Note: this blog entry used to be found at Backlog Bob's Blog. It no longer appears there.

A question

I have a question for the ages. Or for anyone reading this blog.

If someone were to base a candidacy for government office on a platform of implementing a tax on the poorest working people of society and giving the funds yielded by such a tax to some of the richest, nonworking people of society, would you vote for that candidate? Would you like that idea?

I don't.

Are you wondering how I came up with such an awful plan?

I didn't. The plan is the modern form of something Franklin Delano Roosevelt (President, United States of America), Frances Perkins (Secretary, Department of Labor), Henry Morgenthau, Jr. (Secretary, Department of the Treasury), and a host of other co-conspirators on the Committee on Economic Security and in both houses of Congress liked to call: "Social Security."

Are you asking how I can so cavalierly state that "Social Security" taxes the poorest people and moneys the richest?

Well, no one who works for anyone else is (legally) exempted from paying the 7.65% (actually 15.3%) FICA tax, no matter how poor that worker is, or how little he earns. And what he pays in his FICA tax goes straight to seasoned citzens without any limit on how wealthy the seasoned citizen can be and still receive benefits. Those who work for themselves also pay a FICA tax, except theirs is (openly) 15.3%. The self-employed who don't pay the FICA tax are those wealthy enough to afford lawyers to take advantage of tax loopholes (or, as in the case of John Edwards, are themselves wealthy lawyers).

Perhaps you're protesting that not all of those paying FICA are poor, neither are all those receiving SS benefits rich.

You're right that it would be folly to think everyone receiving SS benefits is rich, and even greater folly to think everyone paying FICA is poor, but the median net worth of those paying for "Social Security" is far below the median net worth of those receiving its benefits. Of course, these older folks have already payed off the mortgages on their homes, and with a smaller home and a lower standard of living, they could still have larger net worths than younger folks with a higher standard of living and a large income and a large mortgage bringing down their net worth. But even when you take home equity out of the equation, the over-65 crowd still trounces the under-55 crowd in net worth. According to the U.S. Census Bureau, which divided the age groups -- Under 35, 35-44, 45-54, 55-64, 65 and up -- each into quintiles by net worth, and also factored home equity out of the equation, each quintile of the over 65 crowd has a higher net worth without their home equity than the higher quintile of the under-35 crowd with their home equity. Also, all but the lowest of the over-65 quintiles beats the under-35 quintile two quintiles higher (i.e. the second poorest quintile of those over 65 have more non-home net assets than the second richest quintile of under-35-year-olds... and by more than 300%). In fact, the over-65 age group is far wealthier than the under-35 group who will be forced to pay them well into the future.

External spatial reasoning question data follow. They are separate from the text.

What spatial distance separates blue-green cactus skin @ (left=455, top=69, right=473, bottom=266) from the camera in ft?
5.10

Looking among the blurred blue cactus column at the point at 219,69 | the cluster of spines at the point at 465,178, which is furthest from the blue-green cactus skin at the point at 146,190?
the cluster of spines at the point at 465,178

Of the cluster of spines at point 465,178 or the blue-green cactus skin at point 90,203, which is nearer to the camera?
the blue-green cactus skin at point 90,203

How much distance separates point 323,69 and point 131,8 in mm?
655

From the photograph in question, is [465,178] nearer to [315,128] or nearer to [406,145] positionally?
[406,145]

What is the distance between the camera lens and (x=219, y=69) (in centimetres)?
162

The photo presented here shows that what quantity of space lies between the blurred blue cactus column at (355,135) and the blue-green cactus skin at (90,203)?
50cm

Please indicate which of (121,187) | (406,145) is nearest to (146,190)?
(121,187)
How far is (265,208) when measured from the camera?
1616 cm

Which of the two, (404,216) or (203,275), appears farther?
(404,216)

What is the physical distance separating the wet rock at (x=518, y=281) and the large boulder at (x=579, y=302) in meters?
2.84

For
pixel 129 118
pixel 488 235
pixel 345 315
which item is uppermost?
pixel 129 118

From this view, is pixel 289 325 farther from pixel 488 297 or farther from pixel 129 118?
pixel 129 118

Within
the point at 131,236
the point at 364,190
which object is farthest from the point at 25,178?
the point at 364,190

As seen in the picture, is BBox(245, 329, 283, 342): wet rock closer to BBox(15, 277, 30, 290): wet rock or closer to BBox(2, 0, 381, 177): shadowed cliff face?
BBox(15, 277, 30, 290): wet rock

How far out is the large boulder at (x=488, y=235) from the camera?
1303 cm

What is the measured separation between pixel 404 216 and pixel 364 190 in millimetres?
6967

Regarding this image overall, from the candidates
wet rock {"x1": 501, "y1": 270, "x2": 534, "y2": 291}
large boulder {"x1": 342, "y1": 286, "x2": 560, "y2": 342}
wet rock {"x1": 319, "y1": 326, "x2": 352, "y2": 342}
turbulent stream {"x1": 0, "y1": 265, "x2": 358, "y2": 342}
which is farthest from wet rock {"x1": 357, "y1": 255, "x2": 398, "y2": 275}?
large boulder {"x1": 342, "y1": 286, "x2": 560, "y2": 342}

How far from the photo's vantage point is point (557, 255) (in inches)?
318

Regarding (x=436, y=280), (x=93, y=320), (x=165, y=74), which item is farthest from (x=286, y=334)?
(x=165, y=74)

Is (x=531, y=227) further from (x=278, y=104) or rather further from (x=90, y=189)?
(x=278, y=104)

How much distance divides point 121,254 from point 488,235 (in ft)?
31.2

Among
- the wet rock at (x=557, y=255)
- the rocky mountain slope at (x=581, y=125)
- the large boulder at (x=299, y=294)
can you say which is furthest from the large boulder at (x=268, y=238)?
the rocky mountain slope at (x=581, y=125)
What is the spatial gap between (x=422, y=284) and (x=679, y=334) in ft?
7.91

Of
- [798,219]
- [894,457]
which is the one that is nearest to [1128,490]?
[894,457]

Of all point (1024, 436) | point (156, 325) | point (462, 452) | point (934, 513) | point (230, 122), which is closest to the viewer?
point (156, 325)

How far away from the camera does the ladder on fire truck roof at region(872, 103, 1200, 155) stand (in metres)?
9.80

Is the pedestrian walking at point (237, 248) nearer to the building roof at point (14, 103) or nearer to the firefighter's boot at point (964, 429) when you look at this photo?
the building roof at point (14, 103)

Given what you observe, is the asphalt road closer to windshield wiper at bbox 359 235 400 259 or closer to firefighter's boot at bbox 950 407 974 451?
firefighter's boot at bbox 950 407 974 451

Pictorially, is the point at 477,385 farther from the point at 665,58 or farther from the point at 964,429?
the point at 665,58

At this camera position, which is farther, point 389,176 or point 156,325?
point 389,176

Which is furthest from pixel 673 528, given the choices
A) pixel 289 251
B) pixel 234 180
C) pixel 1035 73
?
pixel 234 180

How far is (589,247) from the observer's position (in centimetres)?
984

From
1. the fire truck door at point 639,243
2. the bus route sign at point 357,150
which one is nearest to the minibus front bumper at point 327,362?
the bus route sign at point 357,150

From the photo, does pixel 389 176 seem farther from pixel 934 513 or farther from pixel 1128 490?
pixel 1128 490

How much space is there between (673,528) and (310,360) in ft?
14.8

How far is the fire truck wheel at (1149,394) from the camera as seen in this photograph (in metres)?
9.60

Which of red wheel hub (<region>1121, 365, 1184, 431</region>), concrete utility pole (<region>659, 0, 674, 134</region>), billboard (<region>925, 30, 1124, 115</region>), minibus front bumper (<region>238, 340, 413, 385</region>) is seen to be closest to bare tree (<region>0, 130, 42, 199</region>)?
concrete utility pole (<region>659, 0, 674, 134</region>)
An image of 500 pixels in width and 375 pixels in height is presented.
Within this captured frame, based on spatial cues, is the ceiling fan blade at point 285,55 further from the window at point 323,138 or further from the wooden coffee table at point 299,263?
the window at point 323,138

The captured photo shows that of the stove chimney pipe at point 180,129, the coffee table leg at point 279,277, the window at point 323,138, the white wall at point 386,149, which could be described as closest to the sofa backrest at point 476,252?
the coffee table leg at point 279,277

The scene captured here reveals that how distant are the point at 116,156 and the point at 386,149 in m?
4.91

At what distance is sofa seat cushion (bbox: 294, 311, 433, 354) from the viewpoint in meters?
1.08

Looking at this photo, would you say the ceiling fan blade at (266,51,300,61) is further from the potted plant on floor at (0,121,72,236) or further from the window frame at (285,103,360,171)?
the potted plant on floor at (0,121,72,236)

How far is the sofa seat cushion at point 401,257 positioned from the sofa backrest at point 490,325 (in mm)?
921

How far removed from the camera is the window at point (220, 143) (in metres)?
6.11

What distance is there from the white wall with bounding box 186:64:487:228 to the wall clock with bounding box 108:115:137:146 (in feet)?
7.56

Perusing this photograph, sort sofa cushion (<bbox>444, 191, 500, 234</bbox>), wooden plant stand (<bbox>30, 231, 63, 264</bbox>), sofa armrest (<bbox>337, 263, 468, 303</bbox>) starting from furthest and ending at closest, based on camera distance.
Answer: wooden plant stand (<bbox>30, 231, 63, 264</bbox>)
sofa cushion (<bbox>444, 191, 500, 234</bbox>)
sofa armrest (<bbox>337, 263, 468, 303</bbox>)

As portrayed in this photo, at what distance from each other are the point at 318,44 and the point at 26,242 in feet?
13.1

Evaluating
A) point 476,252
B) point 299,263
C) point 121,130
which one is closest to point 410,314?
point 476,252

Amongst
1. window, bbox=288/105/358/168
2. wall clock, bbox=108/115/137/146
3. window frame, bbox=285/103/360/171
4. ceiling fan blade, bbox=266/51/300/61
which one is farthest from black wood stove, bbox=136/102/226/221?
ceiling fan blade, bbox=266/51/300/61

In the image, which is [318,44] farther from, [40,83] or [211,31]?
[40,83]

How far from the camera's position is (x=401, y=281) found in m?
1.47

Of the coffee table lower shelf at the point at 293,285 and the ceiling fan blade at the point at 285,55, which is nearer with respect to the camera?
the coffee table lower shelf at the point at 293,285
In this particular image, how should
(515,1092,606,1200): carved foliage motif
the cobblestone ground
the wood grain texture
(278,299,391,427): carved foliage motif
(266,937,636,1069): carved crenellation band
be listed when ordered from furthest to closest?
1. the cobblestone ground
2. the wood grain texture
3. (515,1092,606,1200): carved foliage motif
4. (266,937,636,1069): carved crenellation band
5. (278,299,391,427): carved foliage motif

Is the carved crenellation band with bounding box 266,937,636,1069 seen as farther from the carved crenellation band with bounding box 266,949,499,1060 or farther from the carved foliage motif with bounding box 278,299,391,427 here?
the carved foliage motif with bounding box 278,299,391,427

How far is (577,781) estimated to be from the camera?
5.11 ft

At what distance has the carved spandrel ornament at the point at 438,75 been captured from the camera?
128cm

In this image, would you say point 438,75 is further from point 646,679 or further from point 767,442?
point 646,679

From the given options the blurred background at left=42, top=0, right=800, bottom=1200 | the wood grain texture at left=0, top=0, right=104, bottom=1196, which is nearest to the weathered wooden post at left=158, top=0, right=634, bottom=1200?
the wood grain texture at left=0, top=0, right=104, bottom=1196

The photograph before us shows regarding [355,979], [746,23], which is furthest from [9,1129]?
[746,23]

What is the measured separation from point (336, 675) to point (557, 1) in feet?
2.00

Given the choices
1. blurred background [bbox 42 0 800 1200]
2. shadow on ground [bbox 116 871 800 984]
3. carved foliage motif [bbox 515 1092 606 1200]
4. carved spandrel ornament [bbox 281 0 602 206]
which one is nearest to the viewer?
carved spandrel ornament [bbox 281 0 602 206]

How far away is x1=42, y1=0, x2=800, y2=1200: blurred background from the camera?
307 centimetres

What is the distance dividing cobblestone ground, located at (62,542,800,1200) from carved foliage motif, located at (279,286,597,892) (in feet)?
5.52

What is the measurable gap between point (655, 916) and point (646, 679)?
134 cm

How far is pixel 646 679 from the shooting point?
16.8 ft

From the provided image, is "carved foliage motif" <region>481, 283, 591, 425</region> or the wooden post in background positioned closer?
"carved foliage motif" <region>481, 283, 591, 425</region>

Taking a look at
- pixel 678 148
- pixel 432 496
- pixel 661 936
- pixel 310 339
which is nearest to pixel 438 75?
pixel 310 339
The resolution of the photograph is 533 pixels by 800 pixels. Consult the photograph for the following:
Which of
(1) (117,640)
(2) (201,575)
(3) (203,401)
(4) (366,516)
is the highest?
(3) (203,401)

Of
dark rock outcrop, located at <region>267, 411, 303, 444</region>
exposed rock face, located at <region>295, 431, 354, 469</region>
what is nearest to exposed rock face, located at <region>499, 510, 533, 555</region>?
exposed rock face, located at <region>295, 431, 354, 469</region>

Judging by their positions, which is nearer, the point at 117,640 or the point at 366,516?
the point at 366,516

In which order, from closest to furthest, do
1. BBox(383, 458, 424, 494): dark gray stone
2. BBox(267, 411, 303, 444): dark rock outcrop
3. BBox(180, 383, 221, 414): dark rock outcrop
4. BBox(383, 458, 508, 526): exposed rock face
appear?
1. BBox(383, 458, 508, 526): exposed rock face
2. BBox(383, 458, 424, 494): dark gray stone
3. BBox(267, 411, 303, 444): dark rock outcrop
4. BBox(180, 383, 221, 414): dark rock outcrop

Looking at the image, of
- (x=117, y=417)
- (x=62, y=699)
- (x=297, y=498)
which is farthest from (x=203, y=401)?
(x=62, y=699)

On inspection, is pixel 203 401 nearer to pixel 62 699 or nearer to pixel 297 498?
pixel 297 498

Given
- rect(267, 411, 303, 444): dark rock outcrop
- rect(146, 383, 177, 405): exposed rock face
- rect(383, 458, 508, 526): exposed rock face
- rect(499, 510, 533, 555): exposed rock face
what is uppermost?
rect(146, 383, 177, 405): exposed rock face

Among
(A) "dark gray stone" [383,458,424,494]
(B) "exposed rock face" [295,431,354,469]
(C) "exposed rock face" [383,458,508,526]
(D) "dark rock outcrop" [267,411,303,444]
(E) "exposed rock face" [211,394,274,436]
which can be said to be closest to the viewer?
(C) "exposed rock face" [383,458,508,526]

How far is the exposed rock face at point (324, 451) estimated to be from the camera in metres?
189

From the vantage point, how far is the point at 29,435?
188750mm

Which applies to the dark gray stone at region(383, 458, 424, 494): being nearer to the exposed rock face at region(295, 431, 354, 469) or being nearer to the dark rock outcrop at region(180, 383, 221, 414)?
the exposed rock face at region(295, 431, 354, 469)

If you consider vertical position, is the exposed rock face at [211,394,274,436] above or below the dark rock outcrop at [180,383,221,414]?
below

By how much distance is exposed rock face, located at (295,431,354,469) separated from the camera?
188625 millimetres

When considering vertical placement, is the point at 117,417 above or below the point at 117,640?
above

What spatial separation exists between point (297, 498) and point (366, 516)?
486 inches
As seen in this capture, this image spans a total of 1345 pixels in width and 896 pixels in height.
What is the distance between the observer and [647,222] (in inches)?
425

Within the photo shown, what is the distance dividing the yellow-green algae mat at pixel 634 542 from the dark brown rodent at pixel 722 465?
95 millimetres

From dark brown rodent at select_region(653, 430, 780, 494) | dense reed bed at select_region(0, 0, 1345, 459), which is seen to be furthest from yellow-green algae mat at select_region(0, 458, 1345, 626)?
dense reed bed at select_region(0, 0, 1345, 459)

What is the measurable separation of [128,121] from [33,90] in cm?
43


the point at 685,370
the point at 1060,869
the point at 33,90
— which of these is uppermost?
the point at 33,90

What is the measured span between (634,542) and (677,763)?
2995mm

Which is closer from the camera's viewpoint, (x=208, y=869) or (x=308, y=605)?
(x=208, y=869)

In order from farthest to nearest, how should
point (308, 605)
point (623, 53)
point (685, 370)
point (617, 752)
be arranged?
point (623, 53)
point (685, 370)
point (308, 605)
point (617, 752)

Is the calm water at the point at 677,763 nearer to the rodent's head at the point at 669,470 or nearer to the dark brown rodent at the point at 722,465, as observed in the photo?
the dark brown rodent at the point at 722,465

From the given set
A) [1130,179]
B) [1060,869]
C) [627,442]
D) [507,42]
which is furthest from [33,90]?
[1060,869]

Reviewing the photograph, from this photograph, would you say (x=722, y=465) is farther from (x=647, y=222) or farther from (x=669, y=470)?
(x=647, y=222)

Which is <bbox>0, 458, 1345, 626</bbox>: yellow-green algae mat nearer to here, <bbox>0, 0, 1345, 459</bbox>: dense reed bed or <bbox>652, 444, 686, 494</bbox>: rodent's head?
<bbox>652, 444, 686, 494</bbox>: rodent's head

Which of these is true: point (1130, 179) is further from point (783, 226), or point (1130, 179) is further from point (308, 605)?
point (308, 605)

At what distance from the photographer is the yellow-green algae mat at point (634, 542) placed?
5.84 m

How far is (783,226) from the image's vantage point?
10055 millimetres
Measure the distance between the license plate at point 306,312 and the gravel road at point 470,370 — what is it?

How about abolishing social security benefits? That way you wouldn't have the moral issue of using the government to coerce the poor to fork over their money to the rich. And everyone would be a little bit freer. And the poor would be a little (no, actually a lot) richer. And posterity would no longer be slaves of wealthy retirees.

SRS

P.S. To check my facts: go to http://www.census.gov/ and run a search on "net worth age" and click on the first link that appears. The pertinent information is on pp.9-12 or so, with a very handy graph on p.11. Also go to http://www.ssa.gov/ and select "Taxes and Social Security" from the pulldown menu labeled "Questions about" and click "Go." Then click question 7 "What is the Social Security tax rate?" This is, of course, if you don't have a pay stub you can look at; for instance, if you're not into that sort of thing.

Note: this blog entry used to be found at Backlog Bob's Blog. It no longer appears there.